Historisch dokumentiert findet sich 丧 bereits in der Zhou-Dynastie (ca. 1046–256 v. Chr.) in Orakelknocheninschriften und Bronzeinschriften als Teil von Ritualbegriffen wie 丧礼 (sānglǐ, ‚Trauerzeremonie‘). In der konfuzianischen Tradition war die korrekte Durchführung von Trauerritualen ein Kernaspekt der Moralvorstellung – das Zeichen 丧 signalisierte dabei nicht nur Emotion, sondern soziale Verantwortung. Bis heute ist es obligatorisch in amtlichen Dokumenten zum Todesfall und in Grabinschriften.

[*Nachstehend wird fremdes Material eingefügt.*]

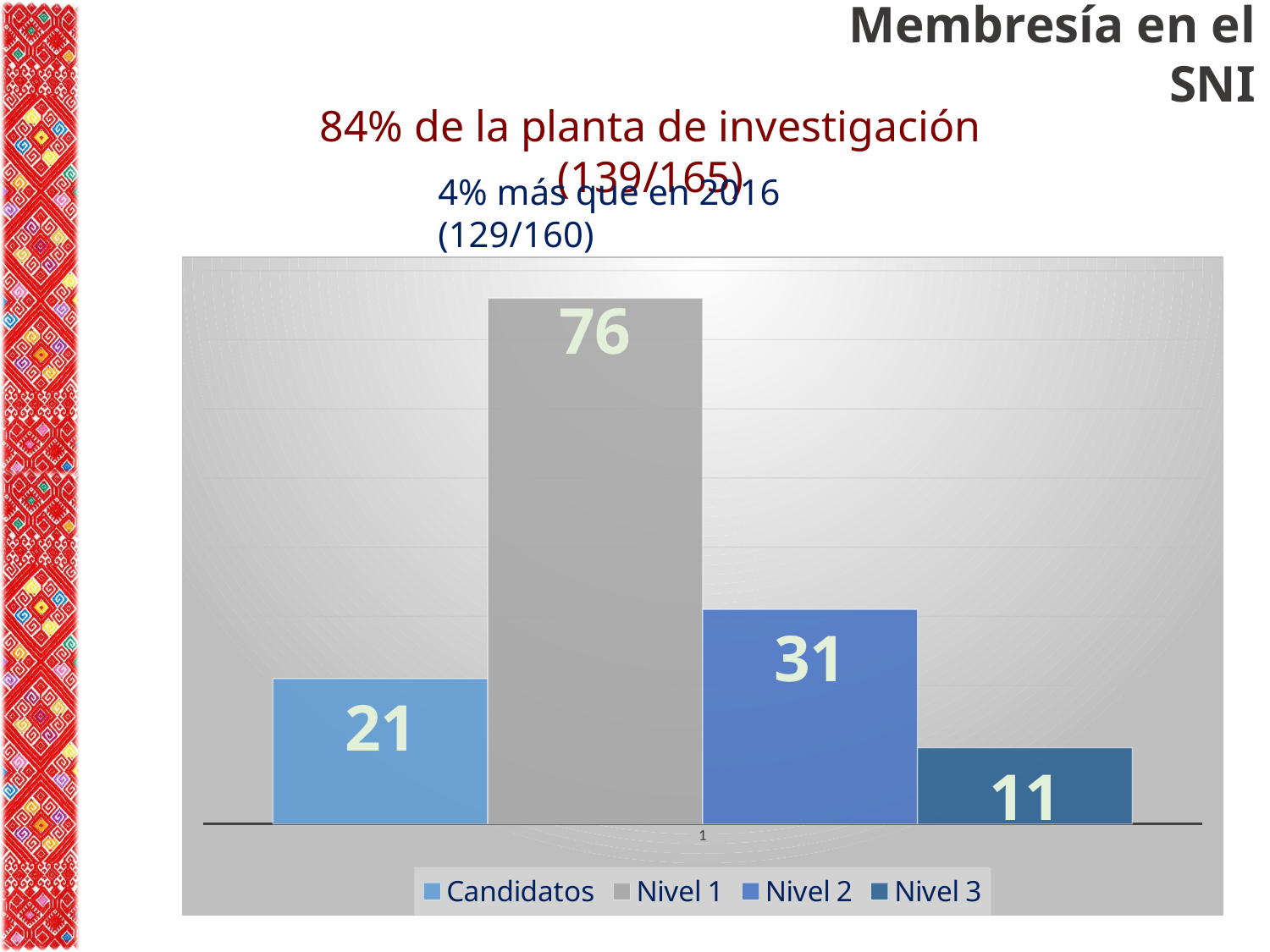
What is the value for Nivel 2? 31 Which is larger, the value for Candidatos or the value for Nivel 2? Nivel 2 Which series has the highest value? Nivel 1 What colour is the bar for Nivel 1? Grey What kind of chart is shown on the slide? Bar chart What is the value for Nivel 1? 76 What is the value for Candidatos? 21 What is the total of all four bars shown in the chart? 139 What is the value for Nivel 3? 11 How many series does the legend list? 4 Which series has the lowest value? Nivel 3 What is the difference between the values for Nivel 1 and Nivel 2? 45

Die heutige Schriftform ist eine vereinfachte Weiterentwicklung des alten Zeichens 喪, das ursprünglich ein Piktogramm mit Kopfbedeckung und herabhängenden Armen darstellte – ein Trauernder. Die moderne Form 丧 behält lediglich die strukturelle Gliederung bei: 十 oben (als Rahmen) und unten (als Symbol für Verlust), ohne direkte bildliche Darstellung.

Das Zeichen 丧 (sāng) gehört zu den älteren Schriftzeichen der chinesischen Sprache und stammt ursprünglich aus dem Bronzeguss-Zeitalter. Es ist ein ideographisches Zeichen, das sich im Laufe der Zeit stilisiert hat, aber immer die Assoziation mit Trauer, Verlust und rituellem Abschied bewahrt hat. Seine Struktur besteht aus dem Radikal 十 (shí, ‚zehn‘), das hier nicht zählend, sondern symbolisch für Ordnung oder Vollständigkeit steht, und der Komponente (eine veraltete Form von 亡, ‚verloren gehen‘). Es wird ausschließlich in formellen, literarischen oder rituellen Kontexten verwendet.

In der modernen Sprache erscheint 丧 fast ausschließlich in festen Ausdrücken wie 丧事 (sāngshì, ‚Bestattungszeremonie‘) oder als Verb in der Bedeutung ‚trauern‘ oder ‚in Trauer sein‘. Die Aussprache sāng bezieht sich stets auf den rituellen, gesellschaftlich anerkannten Zustand der Trauer – etwa bei einem Todesfall in der Familie. Es ist kein alltägliches Verb wie ‚weinen‘, sondern trägt eine starke soziale und rituelle Konnotation.

Die zweite Aussprache sàng tritt nur in bestimmten festen Wendungen auf, z. B. in 丧气 (sàngqì), wo es ‚demoralisiert‘ oder ‚mutlos‘ bedeutet – hier ist die Bedeutung metaphorisch abgeleitet: Der ‚Geist‘ (qì) geht ‚verloren‘. Diese Verwendung ist idiomatisch und erfordert Kontextwissen. Im HSK-Level-6-Korpus kommt 丧 sowohl in klassischen Textausschnitten als auch in zeitgenössischen journalistischen oder literarischen Passagen vor, stets mit hoher semantischer Dichte und kultureller Signifikanz.